Federer-Djokovic, comme on se retrouve !

Reuters

 

935 jours plus tard...

Il s'est passé tant de choses depuis ce 28 janvier 2016, date du dernier affrontement entre Roger Federer et Novak Djokovic. C'était en demi-finale de l'Open d'Australie et le Serbe, patron du circuit, l'avait emporté assez facilement (6-1, 6-2, 3-6, 6-3). Le "Djoker" a ensuite connu la gloire, avec un sixième titre à Melbourne puis une première consécration à Roland-Garros, et ensuite la déchéance, en souffrant sur tous les aspects sur lesquels peut galérer un joueur de tennis (jeu, mental, physique...). Son titre à Wimbledon l'a de nouveau propulsé en pleine lumière, dans un come-back remarquable, mais pas aussi spectaculaire que celui de Federer, qui, après avoir touché le fond en 2016 (saison terminée début juillet), a remporté trois titres en Grand Chelem depuis un an et demi, ce qui lui a permis de remonter sur le trône l'espace de quelques mois.

Sur l'historique, avantage Federer

On ne parle pas ici du bilan global entre les deux hommes, très légèrement à l'avantage du Serbe (23-22), qui a remporté les duels n°44 (Masters 2015) et 45 (Open d'Australie 2016). Historiquement, les Federer-Djokovic ont toujours été des rencontres équilibrées... sauf à Cincinnati. Le Suisse est en effet le "King" de l'Ohio, où il s'est imposé à sept reprises en autant de finales. Il y a battu trois fois Djokovic le dimanche (2009, 2012, 2015), en infligeant au Serbe, en 2012, l'unique 6-0 auquel on a pu assisté entre les deux hommes. "Cincy" est d'ailleurs le seul Masters 1000 que le "Djoker" n'a jamais remporté: maudit, il s'est incliné cinq fois en finale, alors qu'il a gagné toutes les autres levées au moins deux fois.

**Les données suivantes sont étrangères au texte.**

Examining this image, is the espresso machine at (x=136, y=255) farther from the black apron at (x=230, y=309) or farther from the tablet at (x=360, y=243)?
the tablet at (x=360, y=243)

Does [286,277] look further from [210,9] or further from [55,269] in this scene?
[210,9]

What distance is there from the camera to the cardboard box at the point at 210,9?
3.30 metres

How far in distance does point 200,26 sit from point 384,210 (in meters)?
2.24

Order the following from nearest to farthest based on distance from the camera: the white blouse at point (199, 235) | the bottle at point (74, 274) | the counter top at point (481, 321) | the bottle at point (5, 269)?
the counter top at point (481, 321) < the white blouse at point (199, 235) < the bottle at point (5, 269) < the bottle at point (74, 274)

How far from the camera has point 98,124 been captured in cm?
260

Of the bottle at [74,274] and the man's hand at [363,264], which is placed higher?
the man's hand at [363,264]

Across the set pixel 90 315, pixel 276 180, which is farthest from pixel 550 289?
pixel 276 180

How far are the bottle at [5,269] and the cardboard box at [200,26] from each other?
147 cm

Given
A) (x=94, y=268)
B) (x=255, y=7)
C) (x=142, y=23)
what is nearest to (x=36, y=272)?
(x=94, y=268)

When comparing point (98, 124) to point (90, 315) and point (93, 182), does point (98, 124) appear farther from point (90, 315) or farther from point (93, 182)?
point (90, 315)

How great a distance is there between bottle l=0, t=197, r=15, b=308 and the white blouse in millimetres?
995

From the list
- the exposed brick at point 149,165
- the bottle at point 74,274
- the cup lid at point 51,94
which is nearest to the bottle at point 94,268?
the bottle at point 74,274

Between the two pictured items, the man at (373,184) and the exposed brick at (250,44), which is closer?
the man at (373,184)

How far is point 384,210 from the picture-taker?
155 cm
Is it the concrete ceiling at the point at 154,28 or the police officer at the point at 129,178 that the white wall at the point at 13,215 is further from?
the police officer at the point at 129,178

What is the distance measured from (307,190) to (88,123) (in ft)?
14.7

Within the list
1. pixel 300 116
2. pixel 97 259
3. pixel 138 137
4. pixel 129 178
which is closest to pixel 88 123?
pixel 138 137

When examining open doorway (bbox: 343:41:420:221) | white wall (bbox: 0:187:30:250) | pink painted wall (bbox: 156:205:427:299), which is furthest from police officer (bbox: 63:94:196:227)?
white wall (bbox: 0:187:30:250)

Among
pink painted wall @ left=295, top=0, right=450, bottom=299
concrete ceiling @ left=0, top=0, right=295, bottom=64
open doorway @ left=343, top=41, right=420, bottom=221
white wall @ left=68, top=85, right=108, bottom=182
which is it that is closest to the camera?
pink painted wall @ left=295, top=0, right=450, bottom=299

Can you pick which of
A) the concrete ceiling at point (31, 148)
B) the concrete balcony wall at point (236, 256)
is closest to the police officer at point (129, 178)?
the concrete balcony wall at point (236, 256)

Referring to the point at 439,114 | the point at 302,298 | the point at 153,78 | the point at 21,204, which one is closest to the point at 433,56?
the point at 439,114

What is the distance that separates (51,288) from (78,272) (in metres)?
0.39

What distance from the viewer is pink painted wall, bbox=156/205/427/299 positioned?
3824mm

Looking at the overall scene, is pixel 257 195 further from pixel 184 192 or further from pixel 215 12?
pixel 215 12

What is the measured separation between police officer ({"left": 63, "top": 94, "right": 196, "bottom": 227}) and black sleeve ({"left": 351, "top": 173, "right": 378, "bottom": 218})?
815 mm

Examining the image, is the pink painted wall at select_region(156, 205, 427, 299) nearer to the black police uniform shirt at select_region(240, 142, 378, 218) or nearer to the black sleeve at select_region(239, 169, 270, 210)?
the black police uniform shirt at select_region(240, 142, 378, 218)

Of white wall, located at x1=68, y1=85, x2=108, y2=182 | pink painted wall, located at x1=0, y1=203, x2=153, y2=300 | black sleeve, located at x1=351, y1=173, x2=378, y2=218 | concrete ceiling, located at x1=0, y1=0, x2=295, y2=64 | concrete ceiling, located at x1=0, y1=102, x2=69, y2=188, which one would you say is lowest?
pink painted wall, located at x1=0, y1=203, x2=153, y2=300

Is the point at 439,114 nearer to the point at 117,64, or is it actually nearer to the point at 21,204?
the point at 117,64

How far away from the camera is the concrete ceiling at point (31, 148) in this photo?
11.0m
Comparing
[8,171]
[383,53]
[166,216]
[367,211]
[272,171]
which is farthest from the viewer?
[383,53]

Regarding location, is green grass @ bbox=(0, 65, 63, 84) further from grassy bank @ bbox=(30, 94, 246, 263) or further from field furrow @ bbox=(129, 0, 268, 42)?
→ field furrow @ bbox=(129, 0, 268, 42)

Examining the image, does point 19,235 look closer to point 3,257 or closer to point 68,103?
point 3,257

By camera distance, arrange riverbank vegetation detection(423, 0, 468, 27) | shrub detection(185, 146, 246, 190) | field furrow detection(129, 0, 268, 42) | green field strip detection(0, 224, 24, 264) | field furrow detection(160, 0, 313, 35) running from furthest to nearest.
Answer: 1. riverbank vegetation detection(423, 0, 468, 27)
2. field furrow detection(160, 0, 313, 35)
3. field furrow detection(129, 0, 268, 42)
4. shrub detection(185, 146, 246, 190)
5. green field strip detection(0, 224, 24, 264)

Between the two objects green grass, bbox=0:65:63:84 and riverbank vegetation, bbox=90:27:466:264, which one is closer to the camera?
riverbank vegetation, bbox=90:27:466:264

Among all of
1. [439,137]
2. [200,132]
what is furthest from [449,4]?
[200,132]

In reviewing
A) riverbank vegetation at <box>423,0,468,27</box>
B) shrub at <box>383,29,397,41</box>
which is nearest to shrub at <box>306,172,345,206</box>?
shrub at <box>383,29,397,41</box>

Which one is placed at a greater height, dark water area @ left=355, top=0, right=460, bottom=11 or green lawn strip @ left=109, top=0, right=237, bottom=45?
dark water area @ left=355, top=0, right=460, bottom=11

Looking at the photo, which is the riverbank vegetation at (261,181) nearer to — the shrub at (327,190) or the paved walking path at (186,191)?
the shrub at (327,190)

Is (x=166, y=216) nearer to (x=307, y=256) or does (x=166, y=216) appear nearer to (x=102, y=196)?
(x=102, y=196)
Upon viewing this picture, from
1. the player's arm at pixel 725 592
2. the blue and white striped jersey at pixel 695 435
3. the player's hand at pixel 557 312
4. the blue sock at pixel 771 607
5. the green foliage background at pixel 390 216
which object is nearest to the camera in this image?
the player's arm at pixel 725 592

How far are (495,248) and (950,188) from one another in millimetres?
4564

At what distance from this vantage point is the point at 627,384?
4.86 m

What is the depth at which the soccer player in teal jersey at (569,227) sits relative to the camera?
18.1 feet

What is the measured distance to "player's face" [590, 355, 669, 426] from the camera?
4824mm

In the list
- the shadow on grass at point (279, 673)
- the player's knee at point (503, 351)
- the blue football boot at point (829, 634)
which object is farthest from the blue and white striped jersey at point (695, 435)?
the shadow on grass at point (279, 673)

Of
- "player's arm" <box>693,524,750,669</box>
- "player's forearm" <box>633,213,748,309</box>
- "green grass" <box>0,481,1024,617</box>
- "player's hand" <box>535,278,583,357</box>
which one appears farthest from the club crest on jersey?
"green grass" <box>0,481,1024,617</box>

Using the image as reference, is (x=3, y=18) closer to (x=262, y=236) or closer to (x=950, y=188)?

Mais sur la forme du moment ?

On serait toutefois tenté de donner un petit avantage à Federer. Même s'il reste sur des échecs à Indian Wells, Miami et Wimbledon, où il n'a pas réussi à défendre ses titres conquis en 2017, le Suisse a retrouvé toutes ses sensations à Cincinnati, où il a gagné les deux dernières fois qu'il s'est présenté (2014, 2015). Dans l'Ohio, il reste sur 14 victoires de suite, 96 jeux de service remportés d'affilée (la surface est réputée rapide à "Cincy") et accessoirement 17 sets gagnés sur ses 18 disputés. En outre, le Bâlois est frais: il avait déclaré forfait pour Toronto, et a profité de l'abandon de Goffin en demi-finales (7-6 [3], 1-1 Ab.). Djokovic, lui, reste sur quatre succès étriqués, en trois sets (Mannarino, Dimitrov, Raonic, Cilic). Ce qui confirme d'une certaine manière que le Serbe a retrouvé son âme de combattant. Alors... Alors on peut s'attendre à une belle finale.